START Records to use

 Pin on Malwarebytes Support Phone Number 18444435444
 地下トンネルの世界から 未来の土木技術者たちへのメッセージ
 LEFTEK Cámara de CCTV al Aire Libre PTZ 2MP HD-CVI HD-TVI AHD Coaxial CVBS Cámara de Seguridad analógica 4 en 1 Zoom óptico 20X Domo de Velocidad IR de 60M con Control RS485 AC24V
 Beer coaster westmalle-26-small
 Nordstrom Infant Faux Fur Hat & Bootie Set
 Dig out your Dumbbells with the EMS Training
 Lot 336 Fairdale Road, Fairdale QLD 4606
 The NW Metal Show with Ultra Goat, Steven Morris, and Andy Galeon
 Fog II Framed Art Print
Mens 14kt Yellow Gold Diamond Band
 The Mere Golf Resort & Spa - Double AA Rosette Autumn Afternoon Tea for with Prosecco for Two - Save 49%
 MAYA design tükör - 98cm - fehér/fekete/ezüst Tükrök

END Records to use
START Records to use

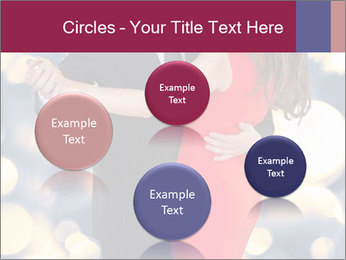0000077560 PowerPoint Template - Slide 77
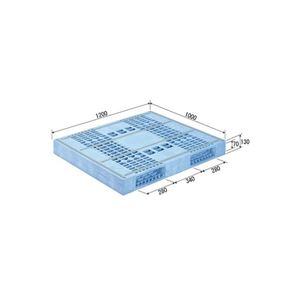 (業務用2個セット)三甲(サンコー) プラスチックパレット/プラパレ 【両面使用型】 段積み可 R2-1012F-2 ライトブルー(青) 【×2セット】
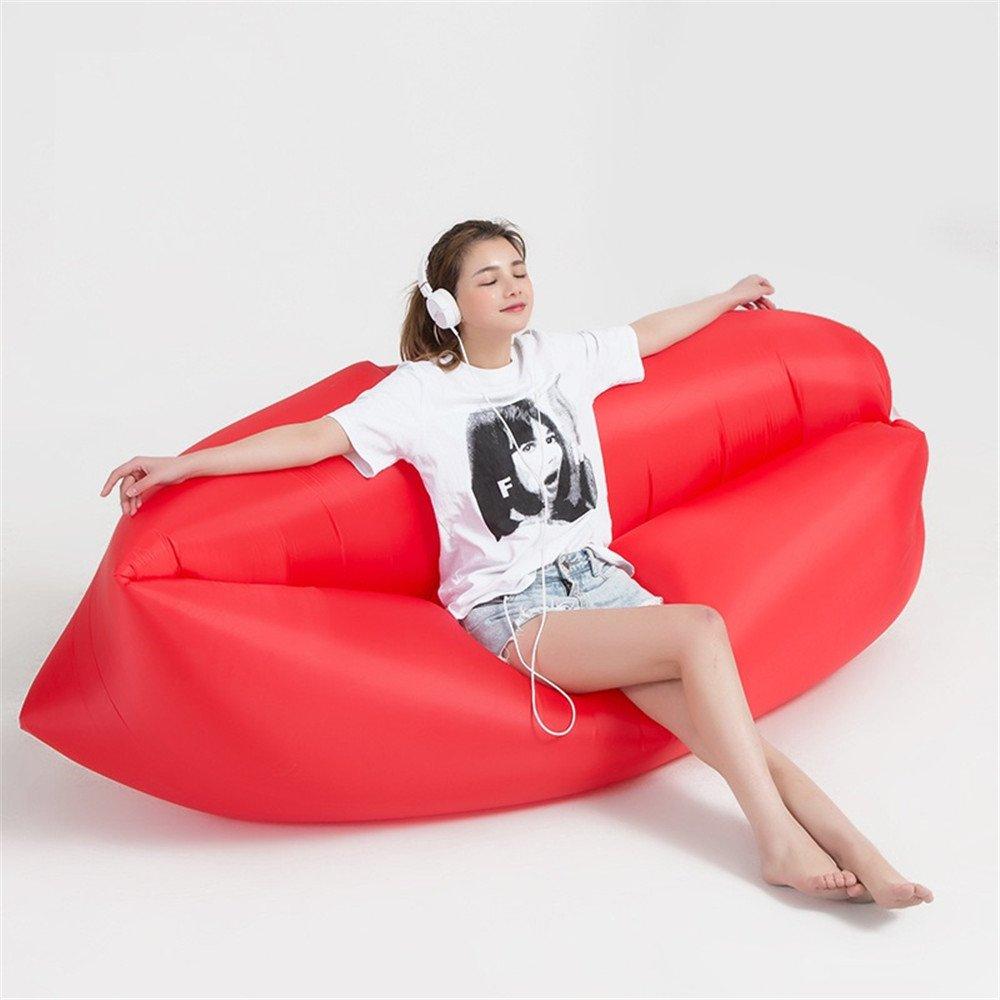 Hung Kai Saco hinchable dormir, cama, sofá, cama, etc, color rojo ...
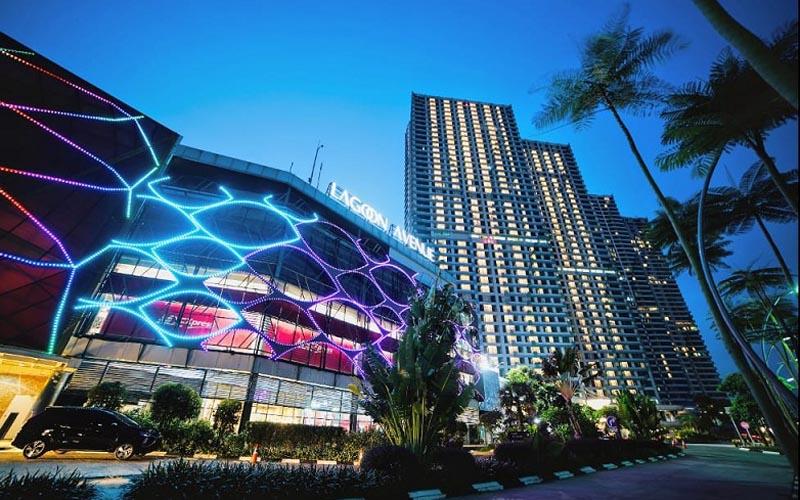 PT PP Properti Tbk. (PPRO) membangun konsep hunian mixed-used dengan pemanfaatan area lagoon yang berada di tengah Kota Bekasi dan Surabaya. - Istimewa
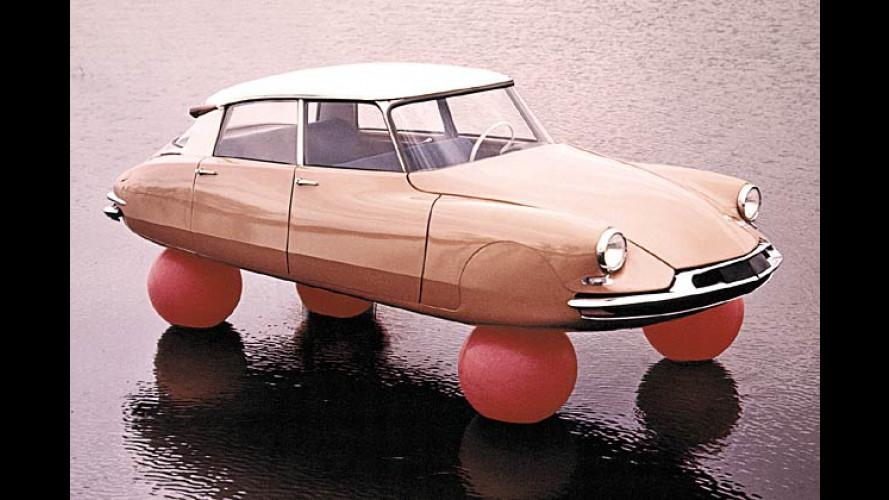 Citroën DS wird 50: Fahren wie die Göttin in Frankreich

END Records to use
START Records to use

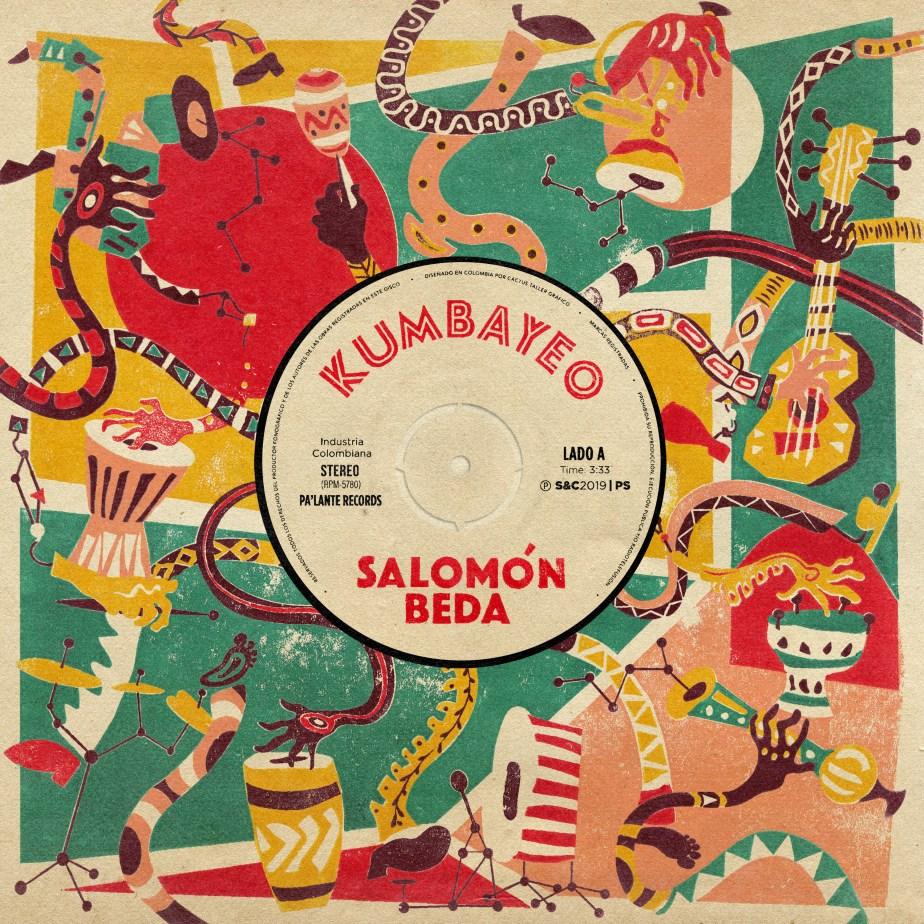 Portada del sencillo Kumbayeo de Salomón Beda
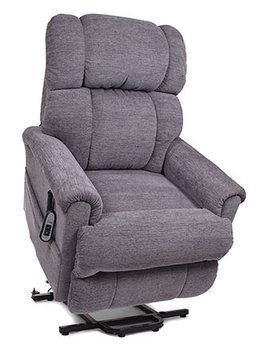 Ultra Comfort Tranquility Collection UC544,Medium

END Records to use

### [Task statement]
Among the entries above, locate the lines containing "Mens 14kt Yellow Gold Diamond Band" and "MAYA design tükör", and transcribe exactly those two lines and all lines between.

### [Response to this exercise]
Mens 14kt Yellow Gold Diamond Band
 The Mere Golf Resort & Spa - Double AA Rosette Autumn Afternoon Tea for with Prosecco for Two - Save 49%
 MAYA design tükör - 98cm - fehér/fekete/ezüst Tükrök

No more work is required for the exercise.